2022ICPC沈阳 - C D F L
The 2022 ICPC Asia Shenyang Regional Contest
C 暴力
D 签到
F 思维
L 搜索
C. Clamped Sequence
注意到数据范围 \(2 \le n \le 5000\),故可以枚举每个数作为选定区间的下界和上界,\(O(n^2 )\) 遍历结果取大即可
ll n, d, a[N], b[N], ans;
void calc(ll l, ll r){
ll sum = 0;
for(int i = 0; i < n; ++ i){
if(a[i] > r) b[i] = r;
else if(a[i] < l) b[i] = l;
else b[i] = a[i];
if(i) sum += abs(b[i] - b[i - 1]);
}
ans = max(ans, sum);
return ;
}
void solve(){
cin >> n >> d;
for(int i = 0; i < n; ++ i) cin >> a[i];
for(int i = 0; i < n; ++ i){
calc(a[i] - d, a[i]);
calc(a[i], a[i] + d);
}
cout << ans << '\n';
return ;
}
D. DRX vs. T1
统计哪个字母出现了3次即可
void solve(){
string ss;
cin >> ss;
int d = 0, t = 0;
for(auto ch : ss){
if(ch == 'D') ++ d;
else if(ch == 'T') ++ t;
}
if(d == 3) cout << "DRX\n";
else cout << "T1\n";
return ;
}
F. Half Mixed
易得子矩阵总共的个数为 \(tot = \frac{n \times (n + 1)}{2} \times \frac{m \times (m + 1)}{2}\)
那么仅当 tot 为偶数时有解
假设 \(\frac{m \times (m + 1)}{2}\) 为偶数,那么我们只需要找到一组 \(l_i\),满足:
- \(\sum l_i = m\)
- \(\sum \frac{l_i \times (l_i + 1)}{2} = \frac{m \times (m + 1)}{4}\)

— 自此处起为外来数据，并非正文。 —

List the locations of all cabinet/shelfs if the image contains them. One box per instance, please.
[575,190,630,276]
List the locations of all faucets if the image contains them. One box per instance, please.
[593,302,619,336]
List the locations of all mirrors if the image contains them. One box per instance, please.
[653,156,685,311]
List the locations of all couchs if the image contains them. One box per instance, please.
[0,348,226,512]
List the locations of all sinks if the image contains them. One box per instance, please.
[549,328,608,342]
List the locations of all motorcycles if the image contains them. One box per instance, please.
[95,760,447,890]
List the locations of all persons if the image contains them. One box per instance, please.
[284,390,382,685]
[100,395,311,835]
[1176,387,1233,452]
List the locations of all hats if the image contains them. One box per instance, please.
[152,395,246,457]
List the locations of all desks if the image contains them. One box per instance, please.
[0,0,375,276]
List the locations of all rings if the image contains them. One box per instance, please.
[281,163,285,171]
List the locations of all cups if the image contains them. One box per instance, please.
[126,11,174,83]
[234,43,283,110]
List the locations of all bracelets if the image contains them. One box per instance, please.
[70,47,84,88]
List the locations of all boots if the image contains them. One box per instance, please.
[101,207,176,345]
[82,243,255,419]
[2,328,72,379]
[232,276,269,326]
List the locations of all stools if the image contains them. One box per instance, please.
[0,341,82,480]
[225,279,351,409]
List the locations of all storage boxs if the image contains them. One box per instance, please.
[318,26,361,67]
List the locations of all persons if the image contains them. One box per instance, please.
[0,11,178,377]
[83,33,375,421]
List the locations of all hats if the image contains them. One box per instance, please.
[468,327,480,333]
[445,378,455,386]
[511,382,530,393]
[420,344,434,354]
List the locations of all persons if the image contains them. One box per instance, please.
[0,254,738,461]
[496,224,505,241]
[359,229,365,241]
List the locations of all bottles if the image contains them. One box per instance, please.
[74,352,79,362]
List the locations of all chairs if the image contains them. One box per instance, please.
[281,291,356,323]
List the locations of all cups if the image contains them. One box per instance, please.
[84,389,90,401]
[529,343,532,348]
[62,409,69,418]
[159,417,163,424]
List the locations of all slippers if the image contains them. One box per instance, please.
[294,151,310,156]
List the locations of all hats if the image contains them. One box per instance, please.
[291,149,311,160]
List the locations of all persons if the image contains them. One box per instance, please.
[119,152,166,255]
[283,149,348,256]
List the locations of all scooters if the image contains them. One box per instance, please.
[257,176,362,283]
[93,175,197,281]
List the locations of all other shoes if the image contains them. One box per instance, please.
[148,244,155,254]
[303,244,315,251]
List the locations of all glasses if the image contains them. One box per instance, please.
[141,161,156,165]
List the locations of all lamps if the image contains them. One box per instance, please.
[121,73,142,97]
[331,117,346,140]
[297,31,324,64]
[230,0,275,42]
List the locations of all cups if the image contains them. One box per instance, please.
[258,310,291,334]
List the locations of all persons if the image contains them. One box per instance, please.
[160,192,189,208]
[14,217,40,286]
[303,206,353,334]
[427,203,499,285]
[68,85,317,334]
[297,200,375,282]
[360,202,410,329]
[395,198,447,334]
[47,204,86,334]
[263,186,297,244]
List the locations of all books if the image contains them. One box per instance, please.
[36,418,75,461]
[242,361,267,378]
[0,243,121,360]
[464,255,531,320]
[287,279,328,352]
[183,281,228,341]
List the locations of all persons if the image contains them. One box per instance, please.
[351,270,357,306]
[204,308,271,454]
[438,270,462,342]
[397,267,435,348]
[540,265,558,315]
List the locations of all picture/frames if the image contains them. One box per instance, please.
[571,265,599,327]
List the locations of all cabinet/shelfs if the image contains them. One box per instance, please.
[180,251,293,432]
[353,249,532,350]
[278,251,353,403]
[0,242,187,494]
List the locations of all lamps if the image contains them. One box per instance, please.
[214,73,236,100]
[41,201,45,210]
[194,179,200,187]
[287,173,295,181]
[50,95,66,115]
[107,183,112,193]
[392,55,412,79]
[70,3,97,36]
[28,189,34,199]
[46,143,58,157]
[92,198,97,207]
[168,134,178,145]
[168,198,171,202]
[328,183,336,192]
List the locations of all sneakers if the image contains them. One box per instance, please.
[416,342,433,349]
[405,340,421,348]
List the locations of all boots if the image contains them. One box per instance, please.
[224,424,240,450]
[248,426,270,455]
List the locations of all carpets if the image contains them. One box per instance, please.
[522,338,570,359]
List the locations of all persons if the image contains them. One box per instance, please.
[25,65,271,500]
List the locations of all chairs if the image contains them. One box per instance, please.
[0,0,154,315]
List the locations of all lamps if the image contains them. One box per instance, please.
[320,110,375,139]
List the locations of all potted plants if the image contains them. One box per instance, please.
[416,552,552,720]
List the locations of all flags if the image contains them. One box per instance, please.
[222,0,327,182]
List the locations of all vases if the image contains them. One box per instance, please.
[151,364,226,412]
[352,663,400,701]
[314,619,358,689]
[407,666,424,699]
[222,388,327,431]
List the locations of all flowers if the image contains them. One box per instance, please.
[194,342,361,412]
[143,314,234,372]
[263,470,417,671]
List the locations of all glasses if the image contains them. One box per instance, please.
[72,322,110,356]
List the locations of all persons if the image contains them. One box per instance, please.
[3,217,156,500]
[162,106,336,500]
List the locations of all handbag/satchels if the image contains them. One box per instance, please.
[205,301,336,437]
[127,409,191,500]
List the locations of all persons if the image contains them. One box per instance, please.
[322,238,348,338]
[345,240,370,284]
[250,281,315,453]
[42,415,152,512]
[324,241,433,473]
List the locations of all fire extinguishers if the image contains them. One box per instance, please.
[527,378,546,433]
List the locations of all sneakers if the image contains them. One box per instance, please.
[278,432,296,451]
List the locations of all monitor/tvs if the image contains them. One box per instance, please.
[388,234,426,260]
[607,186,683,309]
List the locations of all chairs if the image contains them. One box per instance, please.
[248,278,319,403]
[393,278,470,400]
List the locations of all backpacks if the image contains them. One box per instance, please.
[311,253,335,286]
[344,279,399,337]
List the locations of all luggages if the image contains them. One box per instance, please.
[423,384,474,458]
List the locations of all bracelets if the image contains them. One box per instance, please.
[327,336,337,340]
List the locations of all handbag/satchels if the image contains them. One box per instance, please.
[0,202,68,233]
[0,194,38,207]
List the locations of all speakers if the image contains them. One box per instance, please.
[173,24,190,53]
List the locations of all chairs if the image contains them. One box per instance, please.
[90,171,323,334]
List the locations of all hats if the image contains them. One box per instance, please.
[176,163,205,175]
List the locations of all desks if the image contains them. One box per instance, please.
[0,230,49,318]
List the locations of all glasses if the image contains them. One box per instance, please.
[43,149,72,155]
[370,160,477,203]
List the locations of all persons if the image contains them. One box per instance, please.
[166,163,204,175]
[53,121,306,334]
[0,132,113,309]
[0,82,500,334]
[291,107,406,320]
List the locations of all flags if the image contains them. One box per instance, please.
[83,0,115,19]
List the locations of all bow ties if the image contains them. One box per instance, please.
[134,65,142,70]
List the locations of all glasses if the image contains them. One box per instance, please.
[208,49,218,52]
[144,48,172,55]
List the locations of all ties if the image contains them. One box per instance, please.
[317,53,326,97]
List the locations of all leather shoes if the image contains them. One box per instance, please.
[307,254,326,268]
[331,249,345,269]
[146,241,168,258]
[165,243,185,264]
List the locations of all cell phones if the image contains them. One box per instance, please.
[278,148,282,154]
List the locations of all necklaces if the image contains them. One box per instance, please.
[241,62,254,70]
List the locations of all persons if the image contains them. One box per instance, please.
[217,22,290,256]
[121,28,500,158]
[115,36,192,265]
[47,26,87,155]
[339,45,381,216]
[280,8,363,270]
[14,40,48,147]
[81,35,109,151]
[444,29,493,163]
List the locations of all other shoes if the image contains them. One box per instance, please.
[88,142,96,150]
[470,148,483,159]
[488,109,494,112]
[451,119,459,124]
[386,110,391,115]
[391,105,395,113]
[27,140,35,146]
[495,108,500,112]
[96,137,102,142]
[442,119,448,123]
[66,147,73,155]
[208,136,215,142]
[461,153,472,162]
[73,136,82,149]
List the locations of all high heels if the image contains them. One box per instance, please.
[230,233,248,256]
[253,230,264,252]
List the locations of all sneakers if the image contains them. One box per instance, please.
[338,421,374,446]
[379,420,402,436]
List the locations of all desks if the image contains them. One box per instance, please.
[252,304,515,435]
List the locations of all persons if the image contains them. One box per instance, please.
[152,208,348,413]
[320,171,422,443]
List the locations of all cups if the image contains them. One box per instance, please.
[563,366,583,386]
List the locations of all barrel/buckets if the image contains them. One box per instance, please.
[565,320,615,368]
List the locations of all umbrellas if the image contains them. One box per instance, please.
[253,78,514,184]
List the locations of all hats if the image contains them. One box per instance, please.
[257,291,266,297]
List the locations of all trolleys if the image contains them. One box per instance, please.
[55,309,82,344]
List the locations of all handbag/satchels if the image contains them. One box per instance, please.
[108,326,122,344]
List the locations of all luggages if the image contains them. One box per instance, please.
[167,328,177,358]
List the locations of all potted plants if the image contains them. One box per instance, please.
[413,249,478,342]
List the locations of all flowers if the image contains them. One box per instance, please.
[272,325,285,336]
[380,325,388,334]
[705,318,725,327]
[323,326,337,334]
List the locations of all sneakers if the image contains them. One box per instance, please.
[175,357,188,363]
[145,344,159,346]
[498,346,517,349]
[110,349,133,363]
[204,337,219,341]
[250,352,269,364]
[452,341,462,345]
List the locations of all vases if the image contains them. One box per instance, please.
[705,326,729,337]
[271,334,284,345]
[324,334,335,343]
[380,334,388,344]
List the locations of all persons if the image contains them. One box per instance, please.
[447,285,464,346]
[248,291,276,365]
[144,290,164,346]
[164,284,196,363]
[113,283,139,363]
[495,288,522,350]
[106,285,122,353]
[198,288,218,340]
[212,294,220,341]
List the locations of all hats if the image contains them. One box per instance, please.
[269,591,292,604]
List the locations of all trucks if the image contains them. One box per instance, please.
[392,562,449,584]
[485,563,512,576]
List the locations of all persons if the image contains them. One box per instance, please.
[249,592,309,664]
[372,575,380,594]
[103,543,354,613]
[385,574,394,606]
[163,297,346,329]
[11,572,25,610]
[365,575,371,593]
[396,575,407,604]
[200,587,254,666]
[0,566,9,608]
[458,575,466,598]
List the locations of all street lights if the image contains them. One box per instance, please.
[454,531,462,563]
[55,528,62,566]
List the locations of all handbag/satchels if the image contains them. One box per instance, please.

利用这一组 \(l_i\) 间隔放置01形成一行,再用该行放置所有行即可
可以贪心的找 \(l_i\),一定存在解
此题代码不放了,个人还做不出来
VP代码传送门
L. Tavern Chess
注意在题目所给的限制条件下,每一轮进攻必定死一个随从
又数据范围 \(1 \le n, m \le 7\),所以利用 dfs 遍历所有情况即可
double alice = 0, atie = 0, bob = 0;
void dfs(vector<pii> & a, vector<pii> & b, int x, int y, int t, double p){
if(a.empty() && b.empty()){ atie += p; return ; }
if(a.empty()) { bob += p; return ; }
if(b.empty()) { alice += p; return ; }
x %= a.size();
y %= b.size();
if(t == 0){
for(int i = 0; i < b.size(); ++ i){
vector<pii> na = a, nb = b;
int nx = x, ny = y;
na[x].second -= nb[i].first;
nb[i].second -= na[x].first;
if(na[x].second <= 0) na.erase(na.begin() + x);
else ++ nx;
if(nb[i].second <= 0){
nb.erase(nb.begin() + i);
if(i < y) -- ny;
}
dfs(na, nb, nx, ny, 1 - t, p / b.size());
}
}else{
for(int i = 0; i < a.size(); ++ i){
vector<pii> na = a, nb = b;
int nx = x, ny = y;
na[i].second -= nb[y].first;
nb[y].second -= na[i].first;
if(na[i].second <= 0){
na.erase(na.begin() + i);
if(i < x) -- nx;
}
if(nb[y].second <= 0) nb.erase(nb.begin() + y);
else ++ ny;
dfs(na, nb, nx, ny, 1 - t, p / a.size());
}
}
return ;
}
void solve(){
int n, m;
cin >> n >> m;
vector<pii> a(n), b(m);// {atk, hp}
for(int i = 0; i < n; ++ i){
int x;
cin >> x;
a[i] = {x, x};
}
for(int i = 0; i < m; ++ i){
int x;
cin >> x;
b[i] = {x, x};
}
if(n > m)
dfs(a, b, 0, 0, 0, 1.0);
else if(n < m)
dfs(a, b, 0, 0, 1, 1.0);
else{
dfs(a, b, 0, 0, 0, 0.5);
dfs(a, b, 0, 0, 1, 0.5);
}
cout << fixed << setprecision(10)
<< alice << '\n'
<< bob << '\n'
<< atie << '\n';
return ;
}